-- Passage provided follows --
I didn't say YOU were annoying man. Calm down. Also if you want top end and want to use a supercharger, you can always go with a procharger. They seem to make some good times at the track compared to the roots-style maggie.


----------



## 6QTS11OZ (Mar 27, 2005)

silgoat05 said:


> i heard turbo's are better for the track more top end speed???


More top end speed doesn't necessarily translate into better ET. An 11.8 can be ran at 118mph or 120 mph. Therefore, in that case, a turbo isn't always best for the track.


----------



## hsv (Jun 11, 2007)

Gertythadirtygoat said:


> The turbo at the track makes sense. Higher end power means that the launches woulndt be as tricky.
> Ive seen a lot of videos were turboed Ls engines kill supercharged Ls engines. I know that has to do with tuning and what boost they're at, but that could also mean that is is easier to get higher hp ratings out of the turbo... right?


I believe turbos are more efficient than superchargers because they don't need to drive a belt/pulley system (loss due to rotating mass of pulleys and frictional loss of belts). I don't know the details though...


----------



## koman (Sep 25, 2006)

intercooler can be ran with rear/remote-mount turbos. there's other options to cool the air charges as well that would "shave" the weight. methyl injection or a small shot of nitrous might do it although i haven't heard much on that small shot of nitrous yet...try it, nothing to lose except a piston at worse... by small shot of nitrous i mean around 25 hp shot. just enough to cool the incoming air.


----------



## Chrisco (Mar 19, 2007)
-- Passage provided concluded --
-- Recorded information follows --
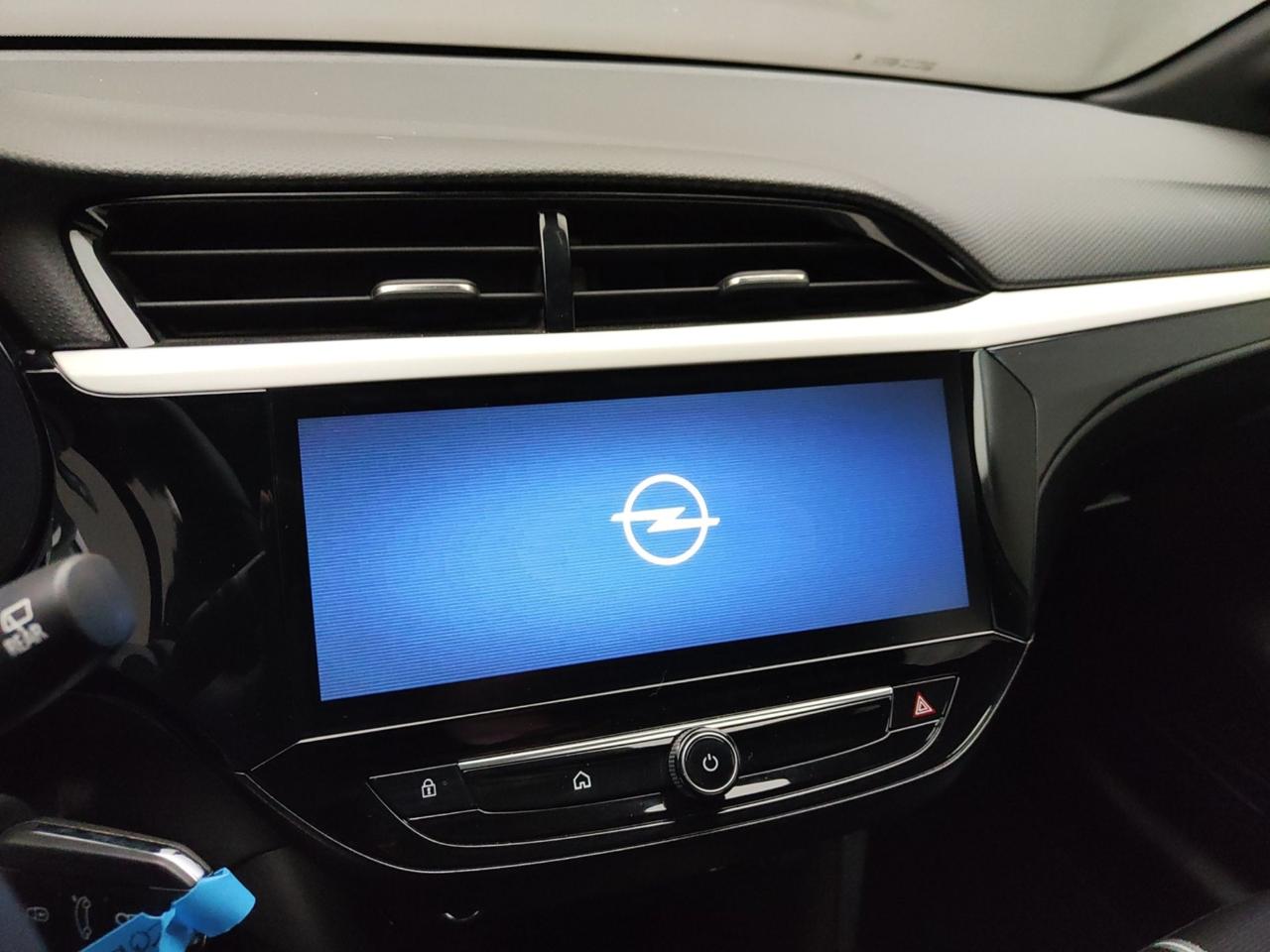 Opel Opel Corsa usata 10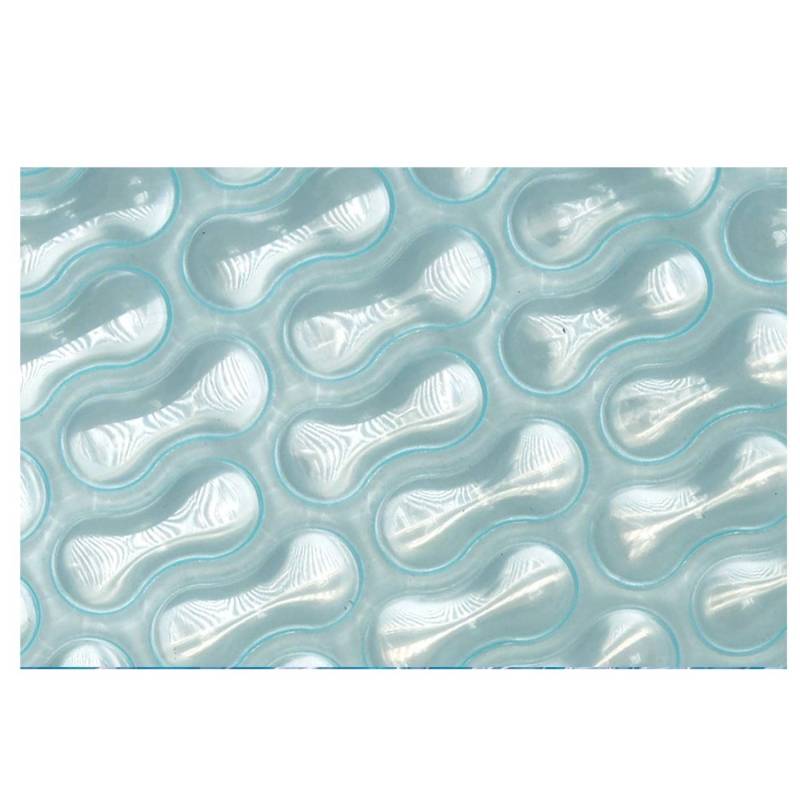 Evolution Solarplane Rechteck 700x350cm Sol+Guard 500µm Geobubble Max Erwärmung Evolution Solarplane Rechteck 700x350cm Sol+Guard 500µm Geobubble Max Erwärmung von Evolution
-- Recorded information concluded --
=== Required work ===
1 – According to the forum thread, why does one poster believe turbos are more efficient than superchargers?
2 – List every method the forum thread mentions for cooling the air charge.
3 – Summarize the forum thread in two sentences.

=== Responses by item number ===
1 – Turbos don't need to drive a belt/pulley system, which loses power through the rotating mass of the pulleys and the friction of the belts.

2 –
- An intercooler, which can be run with rear/remote-mount turbos
- Methyl injection
- A small shot of nitrous, around 25 hp

3 – Posters debate turbos versus superchargers for the track, noting that more top-end speed doesn't necessarily mean a better ET and suggesting a procharger for top end with a supercharger. One poster believes turbos are more efficient because they avoid belt and pulley losses, and another lists intercoolers, methyl injection, or a small shot of nitrous as ways to cool the air charge.